Excerpted data Block Start

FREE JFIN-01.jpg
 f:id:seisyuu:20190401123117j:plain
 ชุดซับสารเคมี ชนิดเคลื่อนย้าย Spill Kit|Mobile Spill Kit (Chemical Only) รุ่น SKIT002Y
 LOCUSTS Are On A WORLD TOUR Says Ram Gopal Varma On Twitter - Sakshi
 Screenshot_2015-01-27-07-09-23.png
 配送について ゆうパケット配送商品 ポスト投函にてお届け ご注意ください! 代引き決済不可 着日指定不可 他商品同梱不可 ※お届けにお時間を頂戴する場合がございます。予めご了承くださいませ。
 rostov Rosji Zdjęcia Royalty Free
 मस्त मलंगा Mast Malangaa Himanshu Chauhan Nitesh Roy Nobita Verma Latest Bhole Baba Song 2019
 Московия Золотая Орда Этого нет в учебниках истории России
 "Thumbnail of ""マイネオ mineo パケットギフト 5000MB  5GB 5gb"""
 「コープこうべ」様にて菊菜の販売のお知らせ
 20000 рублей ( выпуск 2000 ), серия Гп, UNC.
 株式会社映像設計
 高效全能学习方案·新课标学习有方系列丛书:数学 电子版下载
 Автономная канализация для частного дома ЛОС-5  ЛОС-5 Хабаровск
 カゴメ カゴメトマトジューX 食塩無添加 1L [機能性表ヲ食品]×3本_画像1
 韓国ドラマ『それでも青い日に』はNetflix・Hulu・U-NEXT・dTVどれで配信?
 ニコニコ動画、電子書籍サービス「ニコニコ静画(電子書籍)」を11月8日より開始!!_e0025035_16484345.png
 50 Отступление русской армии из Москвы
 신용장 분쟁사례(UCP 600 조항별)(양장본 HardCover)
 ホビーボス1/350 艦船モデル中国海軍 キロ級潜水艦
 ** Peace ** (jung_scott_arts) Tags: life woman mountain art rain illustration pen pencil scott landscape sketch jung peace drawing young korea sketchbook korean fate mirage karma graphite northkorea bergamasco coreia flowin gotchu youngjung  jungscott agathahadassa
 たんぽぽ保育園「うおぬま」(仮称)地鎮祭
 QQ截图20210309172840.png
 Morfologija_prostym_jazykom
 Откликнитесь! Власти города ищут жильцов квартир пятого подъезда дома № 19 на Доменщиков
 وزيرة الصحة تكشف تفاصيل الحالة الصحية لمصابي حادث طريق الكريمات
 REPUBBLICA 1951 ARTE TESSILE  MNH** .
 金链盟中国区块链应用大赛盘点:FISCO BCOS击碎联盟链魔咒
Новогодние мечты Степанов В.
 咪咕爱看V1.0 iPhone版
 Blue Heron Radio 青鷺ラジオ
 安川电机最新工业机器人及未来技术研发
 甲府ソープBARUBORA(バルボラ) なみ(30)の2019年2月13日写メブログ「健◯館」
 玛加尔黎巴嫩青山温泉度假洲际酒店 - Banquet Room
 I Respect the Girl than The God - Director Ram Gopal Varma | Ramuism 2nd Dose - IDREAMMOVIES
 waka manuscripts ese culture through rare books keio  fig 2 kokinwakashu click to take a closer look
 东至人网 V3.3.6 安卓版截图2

Excerpted data Block End

» What to do: Lines with the word "Gopal": tally them across the material and give only the total.

» Answer space: 2